Methods: Data are from the Seattle Social Developmental Project (SSDP). SSDP is an on-going longitudinal panel study of the etiology of positive and antisocial behaviors that began in 1985 with 808 5th students from elementary schools in Seattle, Washington. The study includes data from multiple sources, including youth participants, parents, and teachers. Predictors in the current study cover the individual, family, school, peer, and neighborhood factors domains, all measured when youth were 10-12 years of age. Violence perpetration was measured at two time points that coincide with youth ages 13-14 and 15-18. All predictor variables were coded to examine risk and promotive effects of each variable within a single model. Bivariate and sequential multivariate regression models controlled for child gender and ethnicity.

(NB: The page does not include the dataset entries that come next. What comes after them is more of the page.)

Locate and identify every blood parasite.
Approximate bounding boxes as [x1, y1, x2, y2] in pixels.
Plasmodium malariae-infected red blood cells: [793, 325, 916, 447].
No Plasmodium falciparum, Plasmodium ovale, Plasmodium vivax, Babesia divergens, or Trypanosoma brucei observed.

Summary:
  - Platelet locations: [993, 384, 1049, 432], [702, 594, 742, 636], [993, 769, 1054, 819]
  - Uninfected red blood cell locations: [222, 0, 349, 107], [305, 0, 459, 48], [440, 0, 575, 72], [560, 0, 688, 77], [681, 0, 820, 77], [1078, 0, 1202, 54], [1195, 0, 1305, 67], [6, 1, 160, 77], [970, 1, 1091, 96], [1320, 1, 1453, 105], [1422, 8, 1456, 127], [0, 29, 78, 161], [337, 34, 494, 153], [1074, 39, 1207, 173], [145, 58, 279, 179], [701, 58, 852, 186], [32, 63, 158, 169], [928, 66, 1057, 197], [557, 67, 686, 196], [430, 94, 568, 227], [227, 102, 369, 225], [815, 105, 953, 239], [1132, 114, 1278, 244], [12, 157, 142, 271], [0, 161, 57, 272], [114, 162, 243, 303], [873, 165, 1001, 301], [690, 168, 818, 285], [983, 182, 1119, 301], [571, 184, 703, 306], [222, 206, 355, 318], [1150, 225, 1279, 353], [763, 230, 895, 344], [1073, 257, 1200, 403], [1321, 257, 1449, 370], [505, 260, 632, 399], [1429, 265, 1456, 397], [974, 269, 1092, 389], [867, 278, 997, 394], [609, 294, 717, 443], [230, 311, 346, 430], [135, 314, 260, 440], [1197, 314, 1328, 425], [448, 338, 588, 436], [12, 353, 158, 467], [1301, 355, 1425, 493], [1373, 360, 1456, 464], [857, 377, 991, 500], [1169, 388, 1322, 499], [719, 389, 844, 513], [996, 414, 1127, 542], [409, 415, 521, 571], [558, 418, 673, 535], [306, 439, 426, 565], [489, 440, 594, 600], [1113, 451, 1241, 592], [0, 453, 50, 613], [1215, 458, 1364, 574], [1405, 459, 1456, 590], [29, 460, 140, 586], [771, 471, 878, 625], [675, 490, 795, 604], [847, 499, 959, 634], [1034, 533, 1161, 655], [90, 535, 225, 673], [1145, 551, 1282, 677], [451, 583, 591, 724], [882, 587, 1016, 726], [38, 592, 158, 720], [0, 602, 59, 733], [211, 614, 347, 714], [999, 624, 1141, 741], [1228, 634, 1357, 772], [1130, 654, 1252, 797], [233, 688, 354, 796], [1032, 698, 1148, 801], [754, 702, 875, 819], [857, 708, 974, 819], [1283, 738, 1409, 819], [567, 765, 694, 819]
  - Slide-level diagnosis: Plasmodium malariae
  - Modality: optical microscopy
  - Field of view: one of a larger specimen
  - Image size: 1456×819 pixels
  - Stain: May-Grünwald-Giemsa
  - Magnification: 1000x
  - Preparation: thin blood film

Results: Bivariate models of risk and promotive variables revealed a slightly different set of statistically significant predictors for violence perpetration at ages 13-14 and 15-18, although some similar predictors did emerge. For example, attention problems measured at ages 10-12 had risk and promotive effect on violence at ages 15-18, but only a risk effect on violence at ages 13-14.. Availability of drugs at ages 10-12 was a risk and promotive variable for violence in early and later adolescence. Multivariate models showed that, for the violence in early adolescence, Native American ethnicity, attention problems, neighborhood kids in trouble, and availability of drugs had statistically significant risk effects. Multivariate regressions showed neighborhood factors to be among the most salient and consistent predictors of violence in earlier and later adolescence after controlling other variables in the tested models.
Conclusions and Implications: Methods advance understanding of the role and function of hypothesized predictors of violence in youth. Findings about risk and promotive effects can assist practitioners and policy makers in developing viable prevention and intervention efforts that can lessen the incidence and prevalence of violence among young people. Social work scholars and practitioners should be at the center of efforts to develop and promote empirically-supported prevention programs, as well as studies on the etiology of youth violence.